[TEXT EXCERPT — start]

Telehealth services will be made permanent after the federal government announced $308.6 million in funding for primary healthcare services.
Health and Aged Care Minister Greg Hunt said the virtual service would become a permanent feature of the primary healthcare system with $106 million in funding made available over the next four years.
Mr Hunt said the decision would provide flexibility to patients and doctors for the delivery of healthcare, allowing GPs, specialists, and allied health professionals to continue consultations by phone or online.
He said the service had played a critical role in providing care for hundreds of thousands of patients during the COVID-19 pandemic, with more than 89,000 providers using telehealth services.
Royal Australian College of General Practitioners president Karen Price said the announcement marked a wonderful day in the history of general practice.
"The era-defining episode of COVID has served to highlight just how intertwined health service delivery is with the health of the nation," she said.
"Telehealth has been a remarkable and innovative solution which enabled our country to stay as safe as possible."
Dr Price said telehealth would continue to help deliver sorely needed services to regional and rural Australians.
Bass Liberal MHR Bridget Archer said while accessibility to GP services was an issue she would continue to fight for, the introduction of permanent telehealth services was welcome.
"The use of telehealth services throughout the COVID pandemic demonstrated its flexibility and convenience and, from my many discussions with our community, I know the introduction of telehealth at the beginning of the pandemic had an immediate, positive impact particularly in more remote and rural areas where transport or other accessibility issues are an on-going challenge," she said.

[TEXT EXCERPT — finish]
[DATA PROVIDED — start]

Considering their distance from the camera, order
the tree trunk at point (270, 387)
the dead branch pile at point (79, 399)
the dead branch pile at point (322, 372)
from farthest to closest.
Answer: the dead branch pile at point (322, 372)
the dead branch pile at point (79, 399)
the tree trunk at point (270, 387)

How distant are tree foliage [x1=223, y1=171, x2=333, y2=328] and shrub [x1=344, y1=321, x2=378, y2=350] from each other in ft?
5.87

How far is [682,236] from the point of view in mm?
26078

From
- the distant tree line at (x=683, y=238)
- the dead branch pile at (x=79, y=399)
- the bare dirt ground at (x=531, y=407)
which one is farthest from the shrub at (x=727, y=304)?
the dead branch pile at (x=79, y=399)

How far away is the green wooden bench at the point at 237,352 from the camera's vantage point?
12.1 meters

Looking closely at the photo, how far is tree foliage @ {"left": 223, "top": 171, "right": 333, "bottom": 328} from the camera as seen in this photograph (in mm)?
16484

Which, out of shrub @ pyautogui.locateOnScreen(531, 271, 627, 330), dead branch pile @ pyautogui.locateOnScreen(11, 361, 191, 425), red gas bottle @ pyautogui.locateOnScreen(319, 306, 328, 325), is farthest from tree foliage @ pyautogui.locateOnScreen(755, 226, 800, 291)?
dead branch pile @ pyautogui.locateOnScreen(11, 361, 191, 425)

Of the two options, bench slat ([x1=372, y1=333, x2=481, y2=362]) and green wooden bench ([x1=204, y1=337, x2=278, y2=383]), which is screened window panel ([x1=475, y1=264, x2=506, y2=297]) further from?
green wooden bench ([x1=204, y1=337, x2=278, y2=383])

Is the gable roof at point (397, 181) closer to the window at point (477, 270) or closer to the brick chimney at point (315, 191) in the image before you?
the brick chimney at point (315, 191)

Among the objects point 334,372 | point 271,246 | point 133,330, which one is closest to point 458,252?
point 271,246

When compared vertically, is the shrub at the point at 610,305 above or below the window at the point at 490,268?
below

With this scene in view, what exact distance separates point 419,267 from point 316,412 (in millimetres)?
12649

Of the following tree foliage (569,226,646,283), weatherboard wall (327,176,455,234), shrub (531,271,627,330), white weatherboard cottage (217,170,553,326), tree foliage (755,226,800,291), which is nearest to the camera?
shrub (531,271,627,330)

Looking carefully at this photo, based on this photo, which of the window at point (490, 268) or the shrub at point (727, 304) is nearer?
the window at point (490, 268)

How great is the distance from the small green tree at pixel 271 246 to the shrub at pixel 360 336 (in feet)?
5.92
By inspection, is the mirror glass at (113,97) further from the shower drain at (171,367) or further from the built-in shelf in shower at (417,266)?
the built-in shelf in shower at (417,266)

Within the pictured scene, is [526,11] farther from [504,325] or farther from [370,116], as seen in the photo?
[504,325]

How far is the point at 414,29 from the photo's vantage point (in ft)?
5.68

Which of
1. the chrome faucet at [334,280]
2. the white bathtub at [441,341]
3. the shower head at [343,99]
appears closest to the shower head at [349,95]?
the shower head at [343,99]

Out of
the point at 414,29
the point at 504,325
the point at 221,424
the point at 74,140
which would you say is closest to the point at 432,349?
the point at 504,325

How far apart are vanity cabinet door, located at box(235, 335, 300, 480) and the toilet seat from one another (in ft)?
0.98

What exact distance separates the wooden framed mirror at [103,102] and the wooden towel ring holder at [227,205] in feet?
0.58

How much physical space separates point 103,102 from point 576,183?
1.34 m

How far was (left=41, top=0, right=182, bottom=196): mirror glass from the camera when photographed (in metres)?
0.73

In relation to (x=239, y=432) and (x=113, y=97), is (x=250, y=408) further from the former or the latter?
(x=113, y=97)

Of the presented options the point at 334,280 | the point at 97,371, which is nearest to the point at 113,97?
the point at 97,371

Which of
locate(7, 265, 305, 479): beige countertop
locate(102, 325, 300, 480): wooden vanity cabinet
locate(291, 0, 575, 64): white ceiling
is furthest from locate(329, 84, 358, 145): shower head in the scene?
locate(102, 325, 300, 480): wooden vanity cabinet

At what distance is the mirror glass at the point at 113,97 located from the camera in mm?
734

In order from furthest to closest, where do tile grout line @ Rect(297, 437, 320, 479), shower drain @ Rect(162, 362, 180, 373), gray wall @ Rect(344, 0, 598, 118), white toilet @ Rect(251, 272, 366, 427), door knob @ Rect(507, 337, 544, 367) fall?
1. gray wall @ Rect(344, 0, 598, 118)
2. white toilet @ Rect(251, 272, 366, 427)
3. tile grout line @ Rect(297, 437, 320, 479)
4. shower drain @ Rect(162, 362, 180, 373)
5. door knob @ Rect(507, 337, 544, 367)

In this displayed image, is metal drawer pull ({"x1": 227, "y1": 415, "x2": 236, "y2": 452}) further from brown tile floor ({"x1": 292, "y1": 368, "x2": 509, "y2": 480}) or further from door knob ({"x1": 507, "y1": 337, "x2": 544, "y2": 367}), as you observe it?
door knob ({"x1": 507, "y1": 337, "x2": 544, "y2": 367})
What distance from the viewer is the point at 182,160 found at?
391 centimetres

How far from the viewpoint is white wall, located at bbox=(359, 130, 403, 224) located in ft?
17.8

[DATA PROVIDED — finish]

*INSTRUCTIONS*:
• A. Answer these from the telehealth article:
(i) How much funding did the federal government announce for primary healthcare services?
(ii) How many providers used telehealth services during the COVID-19 pandemic?
(iii) What organization is Karen Price president of?
• B. Name every person in the telehealth article, and give the position stated for each.
The stored data is separate material that has nothing to do with the telehealth article.

*ANSWERS BY ITEM*:
• A.
(i) $308.6 million
(ii) More than 89,000
(iii) The Royal Australian College of General Practitioners

• B.
- Greg Hunt: Health and Aged Care Minister
- Karen Price: president of the Royal Australian College of General Practitioners
- Bridget Archer: Bass Liberal MHR